### GIVEN REQUEST
Count the lines in the material below that contain the word "wall", and reply with that number alone.

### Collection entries
——————
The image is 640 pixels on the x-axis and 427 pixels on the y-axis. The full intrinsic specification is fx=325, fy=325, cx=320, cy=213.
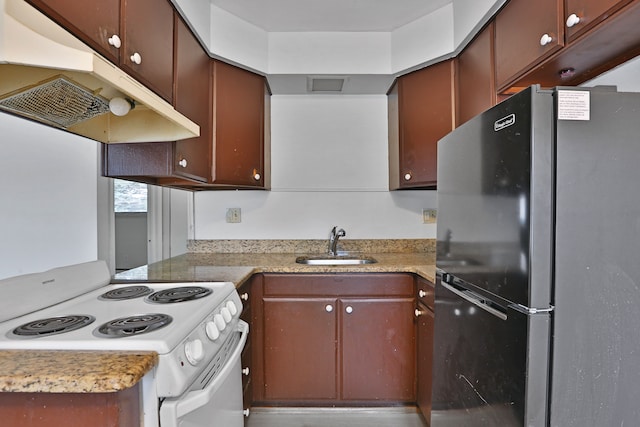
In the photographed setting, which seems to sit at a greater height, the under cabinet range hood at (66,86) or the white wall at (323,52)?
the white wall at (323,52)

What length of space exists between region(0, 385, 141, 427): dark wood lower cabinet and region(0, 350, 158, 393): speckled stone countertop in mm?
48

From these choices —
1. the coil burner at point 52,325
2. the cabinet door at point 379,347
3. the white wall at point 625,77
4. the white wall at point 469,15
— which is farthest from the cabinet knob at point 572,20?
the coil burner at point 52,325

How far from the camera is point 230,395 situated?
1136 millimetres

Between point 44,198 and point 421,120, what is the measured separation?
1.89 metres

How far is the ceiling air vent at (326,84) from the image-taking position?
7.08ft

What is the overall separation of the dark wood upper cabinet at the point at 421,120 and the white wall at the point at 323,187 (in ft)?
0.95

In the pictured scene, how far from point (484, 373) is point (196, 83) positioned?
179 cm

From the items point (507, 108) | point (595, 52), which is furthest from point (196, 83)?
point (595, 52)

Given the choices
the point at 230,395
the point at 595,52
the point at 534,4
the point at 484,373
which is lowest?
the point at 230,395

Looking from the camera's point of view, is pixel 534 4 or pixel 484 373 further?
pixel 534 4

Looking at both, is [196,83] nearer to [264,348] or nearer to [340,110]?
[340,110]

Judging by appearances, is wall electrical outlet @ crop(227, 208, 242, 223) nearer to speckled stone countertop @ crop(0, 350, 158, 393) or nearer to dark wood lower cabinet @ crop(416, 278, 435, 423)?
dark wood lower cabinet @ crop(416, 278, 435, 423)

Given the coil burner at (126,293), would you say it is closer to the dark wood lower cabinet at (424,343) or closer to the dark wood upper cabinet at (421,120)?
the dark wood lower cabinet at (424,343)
——————
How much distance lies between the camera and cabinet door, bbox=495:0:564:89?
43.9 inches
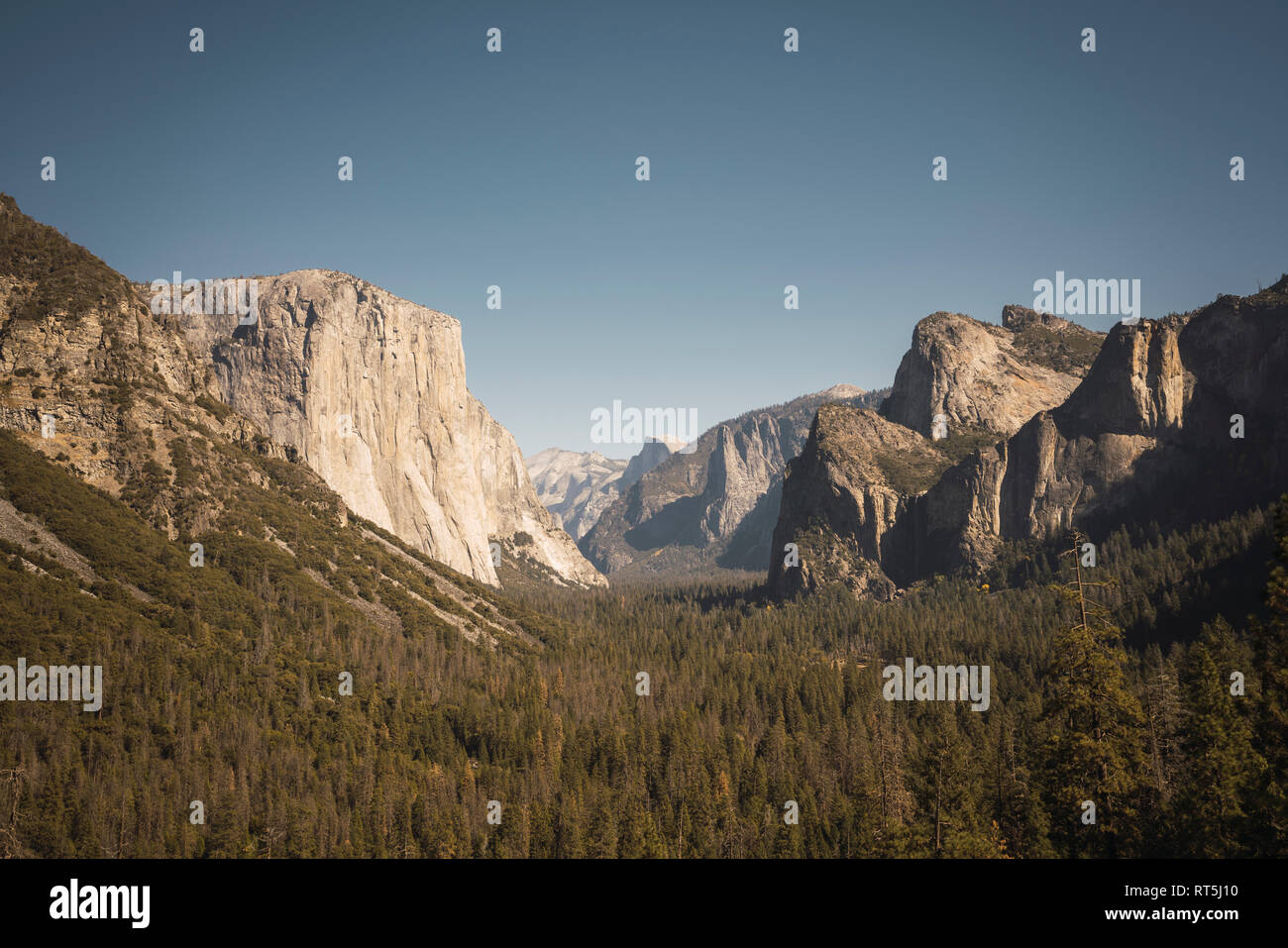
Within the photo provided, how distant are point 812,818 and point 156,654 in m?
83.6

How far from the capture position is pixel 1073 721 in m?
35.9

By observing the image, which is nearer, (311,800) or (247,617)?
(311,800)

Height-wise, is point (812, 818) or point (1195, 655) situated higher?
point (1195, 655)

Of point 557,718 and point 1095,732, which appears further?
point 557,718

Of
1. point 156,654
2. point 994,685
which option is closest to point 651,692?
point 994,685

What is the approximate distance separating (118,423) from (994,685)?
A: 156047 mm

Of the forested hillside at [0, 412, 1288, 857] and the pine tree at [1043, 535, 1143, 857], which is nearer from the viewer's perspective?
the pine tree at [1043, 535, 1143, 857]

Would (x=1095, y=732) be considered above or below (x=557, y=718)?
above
——————
### REPLY TO THE EXERCISE
6